### OBJECTIVE
The output should consist solely of the line containing "From what is" and the lines that follow it through the end of the data below.

○ ○ ○ ○ ○ ○ ○

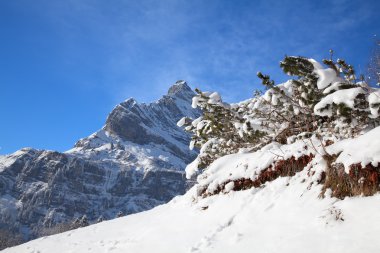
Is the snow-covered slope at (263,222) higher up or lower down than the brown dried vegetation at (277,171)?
lower down

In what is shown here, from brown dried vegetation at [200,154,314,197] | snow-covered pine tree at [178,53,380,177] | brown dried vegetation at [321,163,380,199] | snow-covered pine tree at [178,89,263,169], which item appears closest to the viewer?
brown dried vegetation at [321,163,380,199]

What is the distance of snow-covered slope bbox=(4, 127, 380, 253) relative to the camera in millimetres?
5133

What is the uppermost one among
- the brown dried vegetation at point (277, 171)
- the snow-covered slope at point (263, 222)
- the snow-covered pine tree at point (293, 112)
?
the snow-covered pine tree at point (293, 112)

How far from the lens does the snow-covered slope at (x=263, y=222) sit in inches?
202

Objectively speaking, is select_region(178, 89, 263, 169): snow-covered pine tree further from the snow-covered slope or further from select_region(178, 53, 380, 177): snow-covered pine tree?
the snow-covered slope

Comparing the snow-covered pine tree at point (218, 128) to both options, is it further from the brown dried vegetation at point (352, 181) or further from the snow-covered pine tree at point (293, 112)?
the brown dried vegetation at point (352, 181)

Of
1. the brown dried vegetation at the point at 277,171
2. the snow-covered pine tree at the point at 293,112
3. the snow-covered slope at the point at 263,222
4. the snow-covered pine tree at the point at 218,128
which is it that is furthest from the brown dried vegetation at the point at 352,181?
the snow-covered pine tree at the point at 218,128

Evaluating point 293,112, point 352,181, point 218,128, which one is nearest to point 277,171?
point 293,112

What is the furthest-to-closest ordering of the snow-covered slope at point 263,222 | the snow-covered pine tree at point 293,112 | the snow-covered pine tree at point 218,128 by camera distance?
1. the snow-covered pine tree at point 218,128
2. the snow-covered pine tree at point 293,112
3. the snow-covered slope at point 263,222

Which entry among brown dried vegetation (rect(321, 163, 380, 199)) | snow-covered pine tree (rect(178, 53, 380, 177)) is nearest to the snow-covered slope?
brown dried vegetation (rect(321, 163, 380, 199))

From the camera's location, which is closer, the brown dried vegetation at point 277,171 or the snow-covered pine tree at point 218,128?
the brown dried vegetation at point 277,171

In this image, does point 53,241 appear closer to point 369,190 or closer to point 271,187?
point 271,187

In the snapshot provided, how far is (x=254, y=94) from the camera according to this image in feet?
34.9

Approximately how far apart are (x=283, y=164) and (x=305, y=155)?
0.52 m
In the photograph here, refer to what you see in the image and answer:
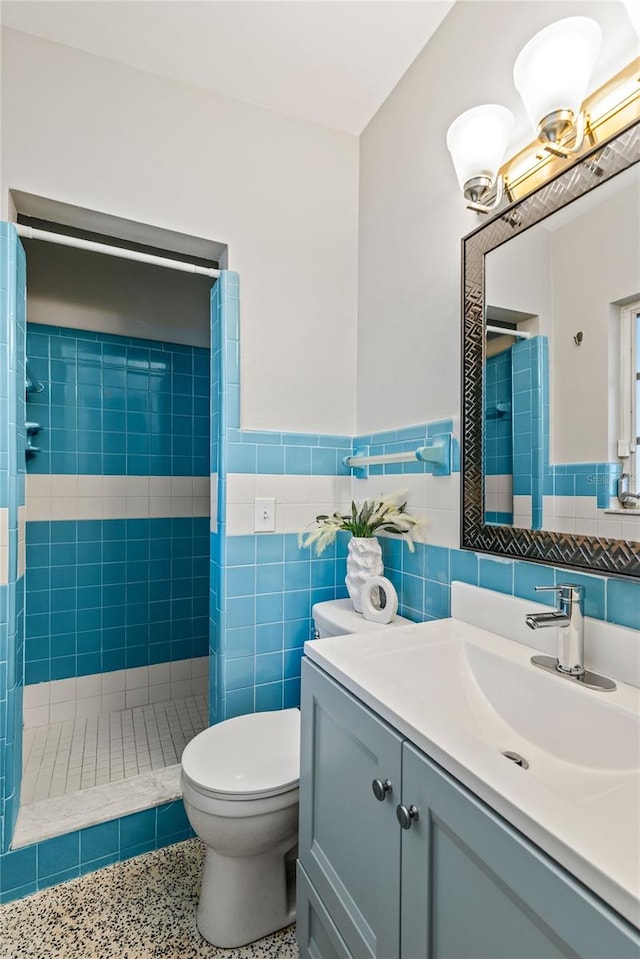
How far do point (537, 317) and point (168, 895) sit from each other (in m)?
1.89

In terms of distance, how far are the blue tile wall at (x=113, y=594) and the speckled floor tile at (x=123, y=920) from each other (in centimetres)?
112

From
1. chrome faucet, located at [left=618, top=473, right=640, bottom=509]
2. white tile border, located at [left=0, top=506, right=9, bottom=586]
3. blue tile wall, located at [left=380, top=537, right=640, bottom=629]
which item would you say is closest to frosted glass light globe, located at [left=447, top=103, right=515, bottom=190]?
chrome faucet, located at [left=618, top=473, right=640, bottom=509]

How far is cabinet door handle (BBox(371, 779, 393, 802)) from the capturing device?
2.51ft

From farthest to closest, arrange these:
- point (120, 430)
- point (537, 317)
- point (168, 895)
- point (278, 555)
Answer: point (120, 430)
point (278, 555)
point (168, 895)
point (537, 317)

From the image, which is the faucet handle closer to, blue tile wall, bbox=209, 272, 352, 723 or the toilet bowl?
the toilet bowl

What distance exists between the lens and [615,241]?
0.90 metres

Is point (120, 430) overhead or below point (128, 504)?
overhead

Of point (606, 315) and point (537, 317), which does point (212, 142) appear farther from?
point (606, 315)

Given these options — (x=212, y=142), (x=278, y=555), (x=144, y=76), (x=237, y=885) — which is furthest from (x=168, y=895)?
(x=144, y=76)

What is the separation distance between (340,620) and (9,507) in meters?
1.06

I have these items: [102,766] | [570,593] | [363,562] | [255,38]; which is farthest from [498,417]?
[102,766]

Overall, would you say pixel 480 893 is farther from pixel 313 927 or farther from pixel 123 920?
pixel 123 920

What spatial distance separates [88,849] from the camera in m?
1.45

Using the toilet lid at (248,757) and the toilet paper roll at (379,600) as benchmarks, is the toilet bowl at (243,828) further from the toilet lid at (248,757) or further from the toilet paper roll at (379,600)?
the toilet paper roll at (379,600)
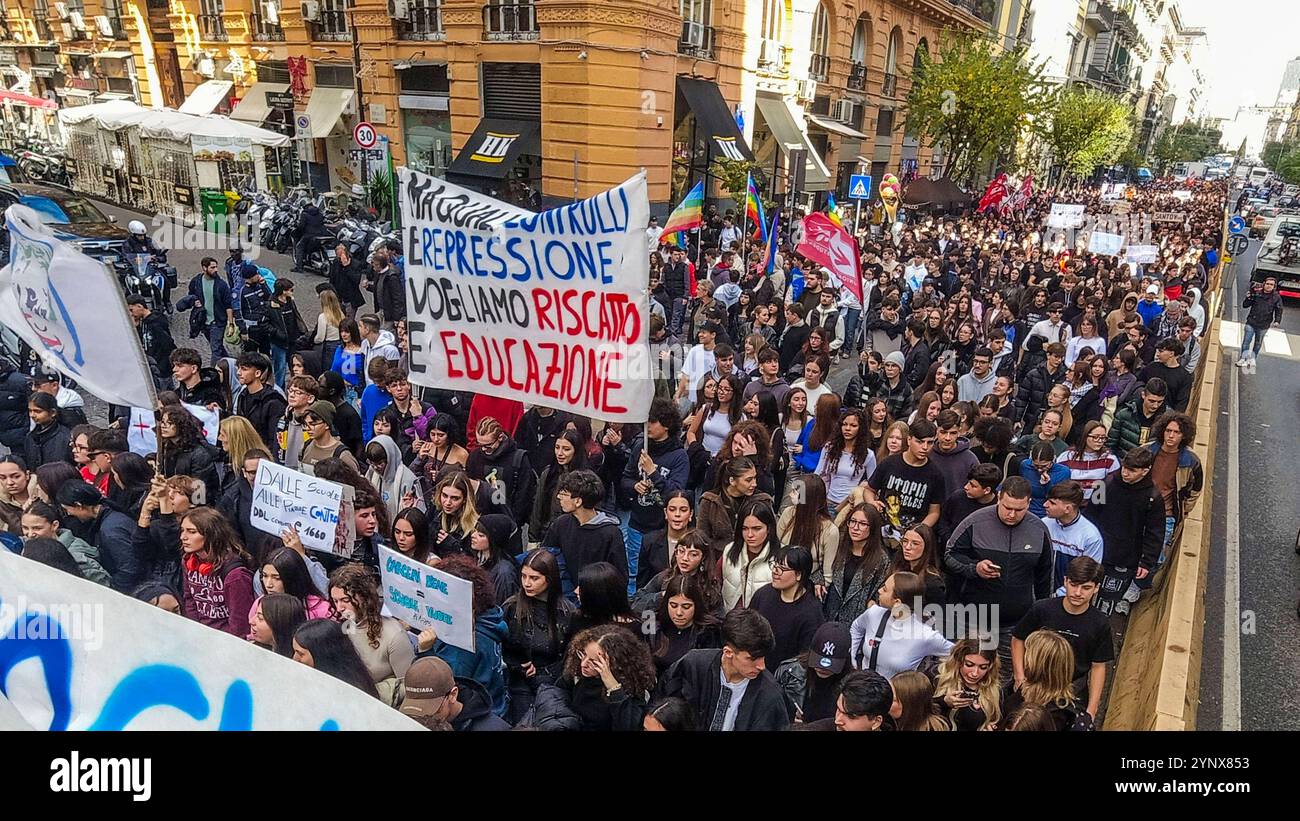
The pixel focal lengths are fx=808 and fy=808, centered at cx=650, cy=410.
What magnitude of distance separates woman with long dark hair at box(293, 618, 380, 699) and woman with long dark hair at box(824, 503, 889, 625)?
2.57 meters

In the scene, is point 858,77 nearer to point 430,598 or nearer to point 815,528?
point 815,528

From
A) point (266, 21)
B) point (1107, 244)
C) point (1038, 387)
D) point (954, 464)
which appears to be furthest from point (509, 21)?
point (954, 464)

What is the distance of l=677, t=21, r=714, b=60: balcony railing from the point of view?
21609mm

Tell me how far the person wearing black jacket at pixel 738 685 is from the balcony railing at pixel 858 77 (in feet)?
102

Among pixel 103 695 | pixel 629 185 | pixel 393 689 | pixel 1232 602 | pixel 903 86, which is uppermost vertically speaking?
pixel 903 86

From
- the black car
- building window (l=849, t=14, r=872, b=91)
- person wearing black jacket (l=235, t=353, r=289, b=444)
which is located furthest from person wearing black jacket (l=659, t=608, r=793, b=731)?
building window (l=849, t=14, r=872, b=91)

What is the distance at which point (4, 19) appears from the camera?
3978 cm

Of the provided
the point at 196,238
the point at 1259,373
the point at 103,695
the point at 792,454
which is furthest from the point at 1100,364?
the point at 196,238

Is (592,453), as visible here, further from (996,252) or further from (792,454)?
(996,252)

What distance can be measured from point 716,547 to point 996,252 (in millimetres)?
15631

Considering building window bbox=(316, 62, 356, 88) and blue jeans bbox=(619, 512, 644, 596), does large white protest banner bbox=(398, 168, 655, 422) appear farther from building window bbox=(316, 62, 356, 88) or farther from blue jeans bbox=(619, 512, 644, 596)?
building window bbox=(316, 62, 356, 88)

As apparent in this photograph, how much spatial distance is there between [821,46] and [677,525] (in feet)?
91.7

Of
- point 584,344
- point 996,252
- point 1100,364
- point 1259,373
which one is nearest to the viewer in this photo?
point 584,344

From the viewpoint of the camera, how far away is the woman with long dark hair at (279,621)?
3594 millimetres
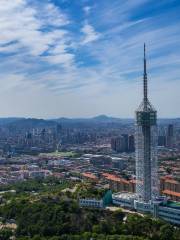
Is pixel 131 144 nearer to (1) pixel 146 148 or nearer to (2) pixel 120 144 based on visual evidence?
(2) pixel 120 144

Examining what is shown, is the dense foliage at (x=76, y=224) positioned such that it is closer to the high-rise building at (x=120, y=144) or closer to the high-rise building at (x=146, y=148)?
the high-rise building at (x=146, y=148)

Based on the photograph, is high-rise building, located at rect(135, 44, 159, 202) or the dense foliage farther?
high-rise building, located at rect(135, 44, 159, 202)

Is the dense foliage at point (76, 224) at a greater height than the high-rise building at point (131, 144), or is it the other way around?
the high-rise building at point (131, 144)

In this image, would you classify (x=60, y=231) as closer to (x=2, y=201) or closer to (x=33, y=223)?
(x=33, y=223)

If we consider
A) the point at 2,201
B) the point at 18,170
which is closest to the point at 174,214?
the point at 2,201

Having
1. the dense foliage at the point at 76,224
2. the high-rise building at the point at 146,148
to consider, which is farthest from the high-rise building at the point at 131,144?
the dense foliage at the point at 76,224

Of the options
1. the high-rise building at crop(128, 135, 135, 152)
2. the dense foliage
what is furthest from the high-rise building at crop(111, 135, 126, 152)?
the dense foliage

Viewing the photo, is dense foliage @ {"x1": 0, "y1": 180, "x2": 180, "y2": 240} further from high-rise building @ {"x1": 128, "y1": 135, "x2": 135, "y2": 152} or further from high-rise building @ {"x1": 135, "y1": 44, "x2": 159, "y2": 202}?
high-rise building @ {"x1": 128, "y1": 135, "x2": 135, "y2": 152}

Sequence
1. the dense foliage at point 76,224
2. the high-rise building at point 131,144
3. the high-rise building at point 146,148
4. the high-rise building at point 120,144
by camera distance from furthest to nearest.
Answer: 1. the high-rise building at point 120,144
2. the high-rise building at point 131,144
3. the high-rise building at point 146,148
4. the dense foliage at point 76,224

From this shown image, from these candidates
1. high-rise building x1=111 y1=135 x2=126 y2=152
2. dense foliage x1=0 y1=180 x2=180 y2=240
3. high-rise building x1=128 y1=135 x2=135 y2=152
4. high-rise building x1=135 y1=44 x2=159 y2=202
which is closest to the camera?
dense foliage x1=0 y1=180 x2=180 y2=240
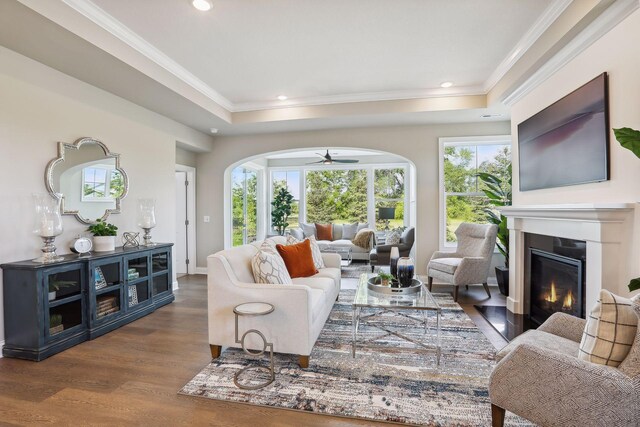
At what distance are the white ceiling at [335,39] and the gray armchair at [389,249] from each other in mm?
2829

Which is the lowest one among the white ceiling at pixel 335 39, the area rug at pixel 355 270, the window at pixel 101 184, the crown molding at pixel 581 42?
the area rug at pixel 355 270

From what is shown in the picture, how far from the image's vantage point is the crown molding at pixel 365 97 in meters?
4.24

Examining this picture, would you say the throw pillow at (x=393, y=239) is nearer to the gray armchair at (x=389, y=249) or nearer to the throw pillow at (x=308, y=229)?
the gray armchair at (x=389, y=249)

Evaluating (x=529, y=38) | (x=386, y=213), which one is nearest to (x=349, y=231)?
(x=386, y=213)

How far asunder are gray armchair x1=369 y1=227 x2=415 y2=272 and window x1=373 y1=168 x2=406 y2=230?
191 centimetres

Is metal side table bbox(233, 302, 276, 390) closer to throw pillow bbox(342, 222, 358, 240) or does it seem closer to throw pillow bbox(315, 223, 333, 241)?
throw pillow bbox(315, 223, 333, 241)

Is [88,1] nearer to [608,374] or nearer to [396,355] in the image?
[396,355]

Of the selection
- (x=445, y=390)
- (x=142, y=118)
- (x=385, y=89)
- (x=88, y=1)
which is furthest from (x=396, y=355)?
(x=142, y=118)

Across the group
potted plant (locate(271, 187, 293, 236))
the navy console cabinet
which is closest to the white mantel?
the navy console cabinet

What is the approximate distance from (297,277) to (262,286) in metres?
0.98

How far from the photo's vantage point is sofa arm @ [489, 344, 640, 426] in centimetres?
129

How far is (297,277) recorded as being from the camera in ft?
11.2

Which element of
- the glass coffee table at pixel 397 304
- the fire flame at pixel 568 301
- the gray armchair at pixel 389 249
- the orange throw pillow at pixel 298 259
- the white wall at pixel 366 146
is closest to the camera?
the glass coffee table at pixel 397 304

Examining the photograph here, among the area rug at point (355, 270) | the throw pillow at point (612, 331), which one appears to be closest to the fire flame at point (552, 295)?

○ ○ ○ ○ ○ ○ ○

### RESPONSE
From what is shown in the picture, how far from the image's vantage point is the crown molding at pixel 365 97 in meters?
4.24

Examining this picture, would you say the throw pillow at (x=393, y=239) is nearer to the gray armchair at (x=389, y=249) or nearer to the throw pillow at (x=308, y=229)?
the gray armchair at (x=389, y=249)

Evaluating (x=529, y=38) | (x=386, y=213), which one is nearest to (x=349, y=231)?
(x=386, y=213)

How far asunder are gray armchair x1=369 y1=227 x2=415 y2=272 and window x1=373 y1=168 x2=406 y2=230?
191 centimetres

Is metal side table bbox(233, 302, 276, 390) closer to throw pillow bbox(342, 222, 358, 240) or does it seem closer to throw pillow bbox(315, 223, 333, 241)?
throw pillow bbox(315, 223, 333, 241)

Is [88,1] nearer to [608,374] or nearer to [396,355] in the image?
[396,355]

Of the selection
- (x=445, y=390)
- (x=142, y=118)
- (x=385, y=89)
- (x=88, y=1)
which is furthest from (x=396, y=355)?
(x=142, y=118)

Across the group
potted plant (locate(271, 187, 293, 236))
the navy console cabinet
which is closest to the white mantel?
the navy console cabinet

What is the approximate distance from (297,277) to (262,286) in metres?
0.98

How far from the photo's vantage point is sofa arm @ [489, 344, 640, 426] in centimetres?
129

How far is (297,277) recorded as being from the camera in ft?
11.2

Which element of
- the glass coffee table at pixel 397 304
- the fire flame at pixel 568 301
- the gray armchair at pixel 389 249
- the orange throw pillow at pixel 298 259
- the white wall at pixel 366 146
is closest to the camera?
the glass coffee table at pixel 397 304

Examining the photograph here, among the area rug at point (355, 270) | the throw pillow at point (612, 331), which one appears to be closest to the fire flame at point (552, 295)?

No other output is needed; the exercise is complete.